Sichtbar verärgert zerknüllte Fazio den Zettel und stopfte ihn in die Jackentasche.
»Das macht wirklich keinen Spaß mit Ihnen.«
»Los, weiter, brauchst nicht sauer zu sein«, tröstete ihn der Commissario. »Wie viele Reisebüros gibt es in Montelusa?«
»Hier in Vigàta gibt's auch drei.«
»Die in Vigàta interessieren mich nicht.«
»Ich schau drüben im Telefonbuch nach und bringe Ihnen die Nummern.«
»Nicht nötig. Ruf du an und frag, ob es zwischen dem 28. August und dem 1. September irgendeine Buchung auf den Namen Giacomo Pellegrino gegeben hat.« Fazio sah ihn benommen an. Dann gab er sich einen Ruck. »Das geht nicht. Die haben schon geschlossen. Ich kümmere mich morgen darum, sobald ich da bin. Dottore, und wenn ich feststelle, dass dieser Pellegrino noch einen Flug gebucht hat, was weiß ich, nach Moskau oder London, was hat das dann zu bedeuten?«
»Das bedeutet, dass unser Freund seine Spuren verwischen wollte. Er hat ein Ticket nach Madrid in der Tasche, hat aber allen erzählt, er würde nach Deutschland fliegen. Morgen werden wir erfahren, ob er noch weitere Tickets in der Tasche hat.

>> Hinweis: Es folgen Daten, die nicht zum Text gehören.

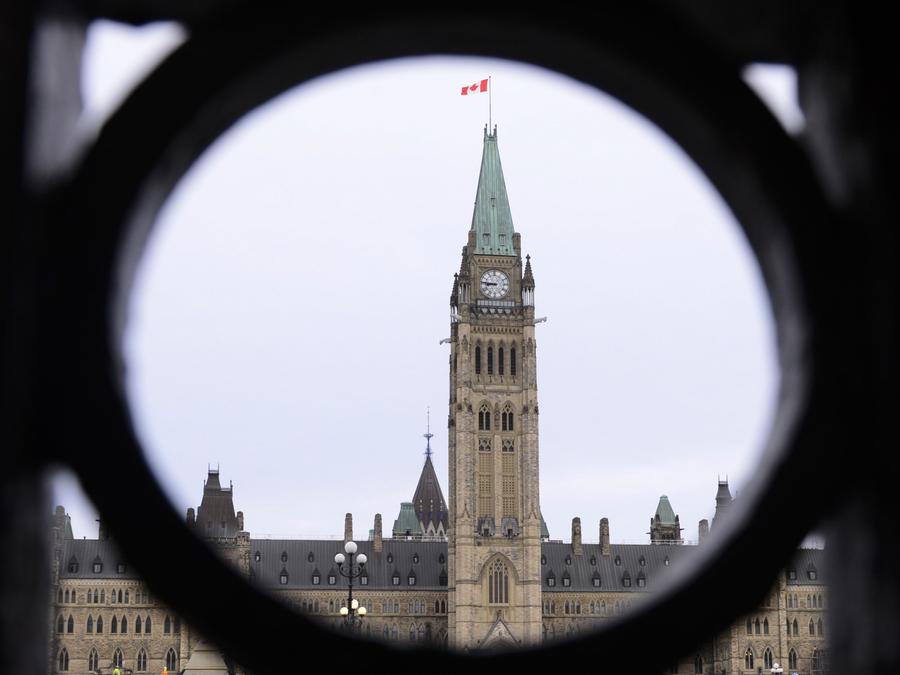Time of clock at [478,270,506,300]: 8:46
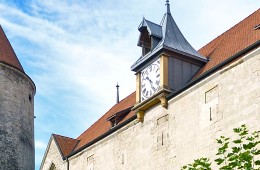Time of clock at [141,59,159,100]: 4:26
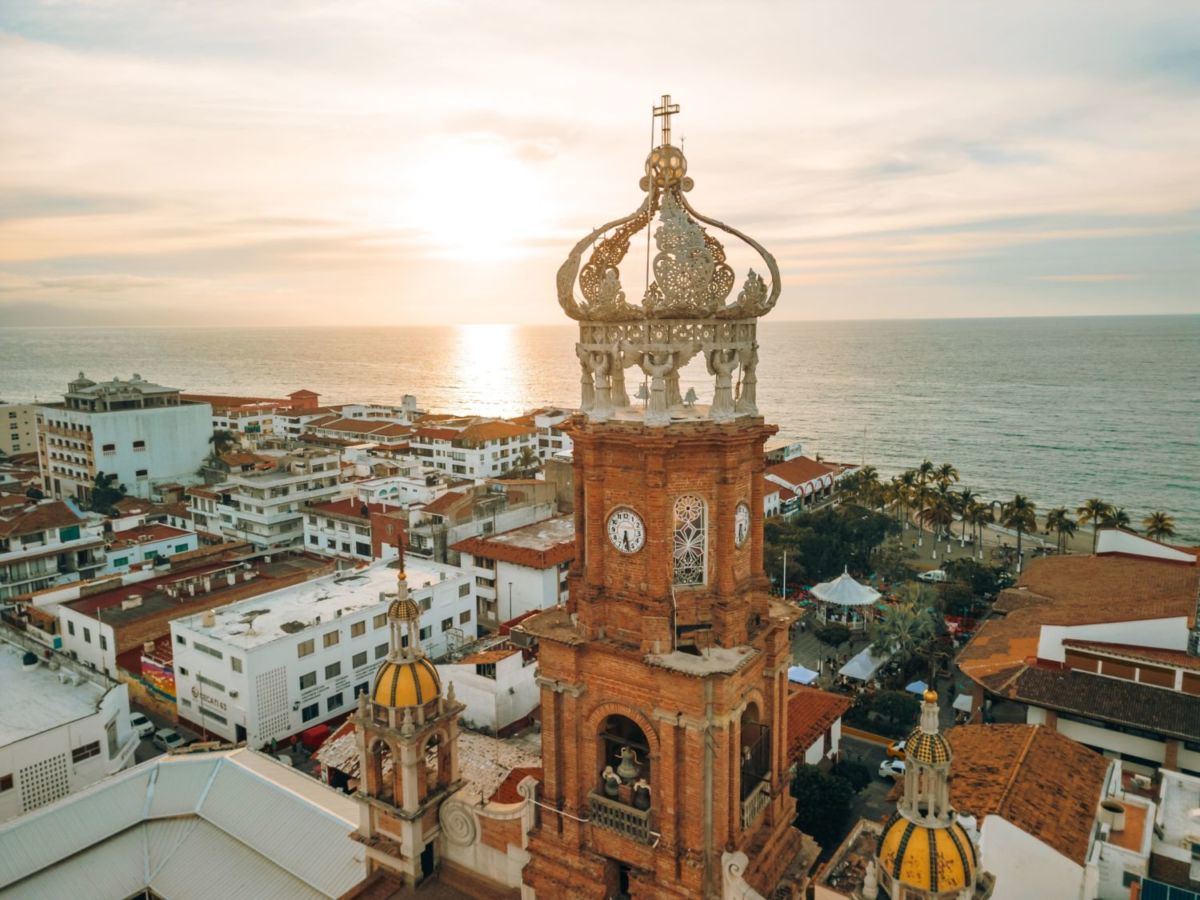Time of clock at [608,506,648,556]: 6:28
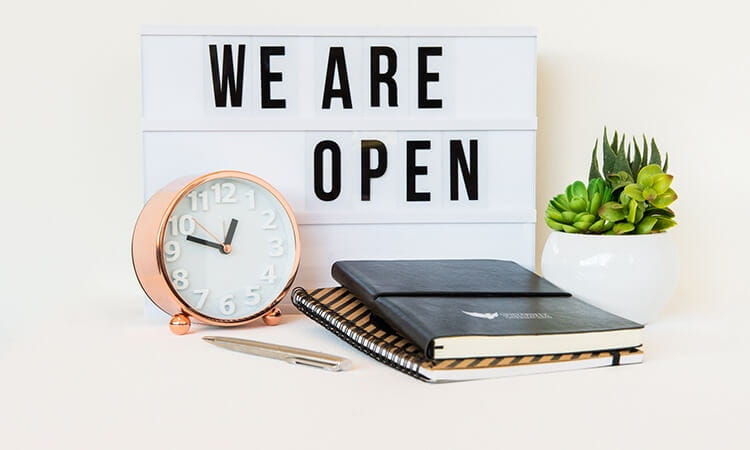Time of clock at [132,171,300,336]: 12:47
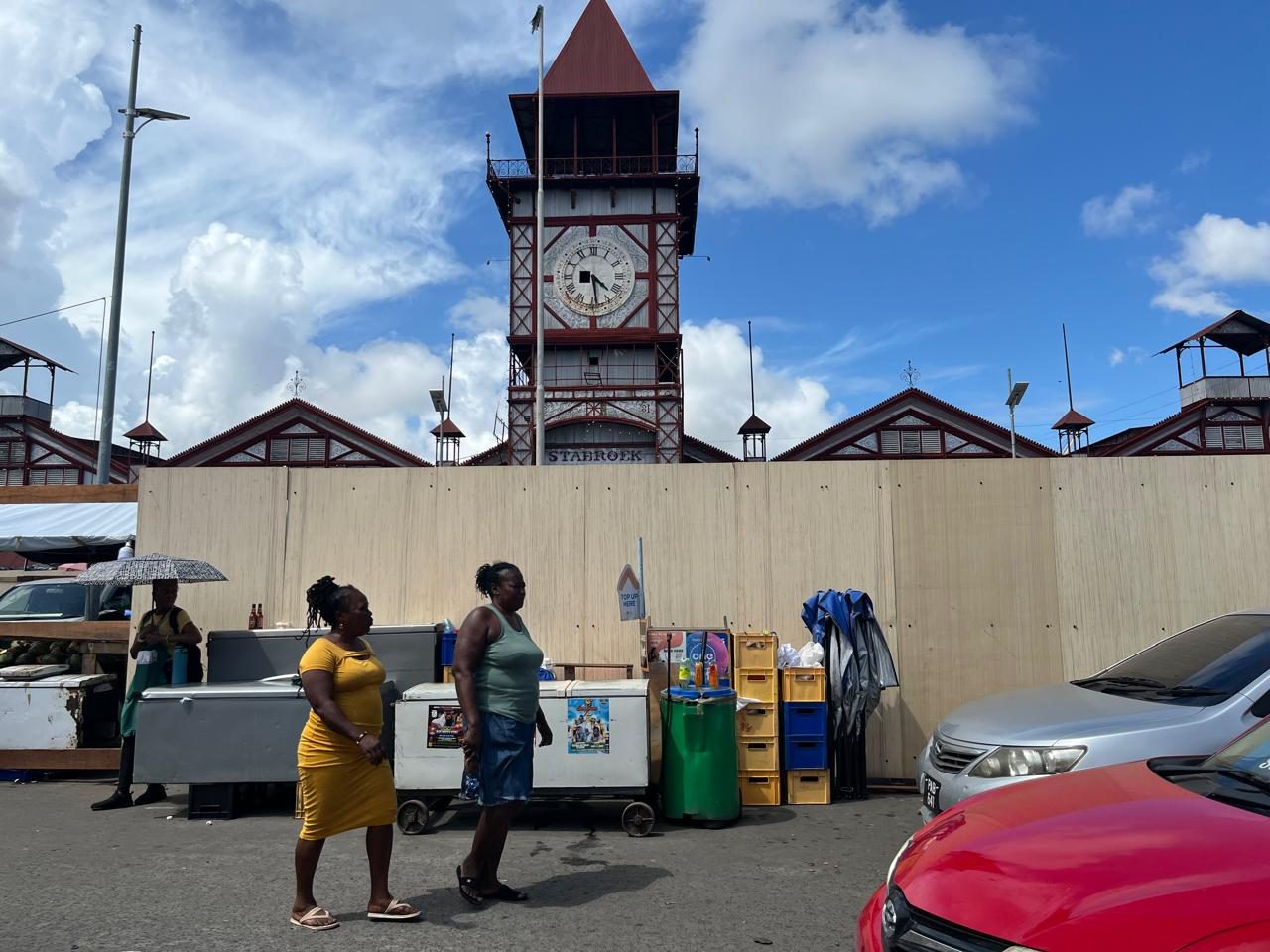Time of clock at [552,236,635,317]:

Hast du irgendwo die private Telefonnummer von Mariastella Cosentino?«
»Ich schau in Dottor Augellos Unterlagen nach.« Er ging hinaus, kam mit einem Zettel zurück, gab ihn Montalbano und ging wieder. Der Commissario wählte die Nummer. Es meldete sich niemand, vielleicht war Signorina Cosentino beim Einkaufen. Er steckte den Zettel ein und beschloss, nach Marinella zu fahren.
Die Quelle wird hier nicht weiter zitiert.